> [Brief]:
Copy each line from the records below in which the word "Gift" is found.

[Web page caption snippets]
>>>

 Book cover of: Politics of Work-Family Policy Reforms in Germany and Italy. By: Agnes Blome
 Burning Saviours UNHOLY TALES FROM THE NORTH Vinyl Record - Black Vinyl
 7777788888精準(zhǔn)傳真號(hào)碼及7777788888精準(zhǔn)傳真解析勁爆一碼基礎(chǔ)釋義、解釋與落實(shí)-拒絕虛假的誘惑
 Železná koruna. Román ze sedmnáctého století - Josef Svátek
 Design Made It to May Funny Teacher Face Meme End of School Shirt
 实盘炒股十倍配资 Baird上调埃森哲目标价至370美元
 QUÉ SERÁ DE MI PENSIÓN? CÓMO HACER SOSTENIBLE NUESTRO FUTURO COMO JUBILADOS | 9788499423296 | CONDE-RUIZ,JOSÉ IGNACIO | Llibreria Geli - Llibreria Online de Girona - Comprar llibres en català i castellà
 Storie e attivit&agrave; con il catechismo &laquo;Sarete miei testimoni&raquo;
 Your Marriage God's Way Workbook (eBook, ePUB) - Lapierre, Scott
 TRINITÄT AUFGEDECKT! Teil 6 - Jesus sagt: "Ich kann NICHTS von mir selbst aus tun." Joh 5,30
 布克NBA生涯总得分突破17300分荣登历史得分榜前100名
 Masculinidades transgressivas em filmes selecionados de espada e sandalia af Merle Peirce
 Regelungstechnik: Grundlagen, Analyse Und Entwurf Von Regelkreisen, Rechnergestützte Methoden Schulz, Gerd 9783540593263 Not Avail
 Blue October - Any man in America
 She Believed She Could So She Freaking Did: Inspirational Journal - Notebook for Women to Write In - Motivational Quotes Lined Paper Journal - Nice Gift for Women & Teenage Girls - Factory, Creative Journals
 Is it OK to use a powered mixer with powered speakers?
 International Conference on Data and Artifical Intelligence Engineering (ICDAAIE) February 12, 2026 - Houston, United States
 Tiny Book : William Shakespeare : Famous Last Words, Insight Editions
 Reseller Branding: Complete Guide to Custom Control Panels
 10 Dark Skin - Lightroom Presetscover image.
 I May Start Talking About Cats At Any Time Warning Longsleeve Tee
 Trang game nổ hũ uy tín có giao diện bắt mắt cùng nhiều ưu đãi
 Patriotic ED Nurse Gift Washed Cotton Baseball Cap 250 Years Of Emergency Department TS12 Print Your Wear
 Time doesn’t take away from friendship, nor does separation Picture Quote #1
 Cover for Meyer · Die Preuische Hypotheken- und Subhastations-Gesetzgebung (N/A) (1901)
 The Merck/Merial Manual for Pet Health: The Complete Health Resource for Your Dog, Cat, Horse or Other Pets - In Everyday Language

<<<

> [Output for this exercise]:
 She Believed She Could So She Freaking Did: Inspirational Journal - Notebook for Women to Write In - Motivational Quotes Lined Paper Journal - Nice Gift for Women & Teenage Girls - Factory, Creative Journals
 Patriotic ED Nurse Gift Washed Cotton Baseball Cap 250 Years Of Emergency Department TS12 Print Your Wear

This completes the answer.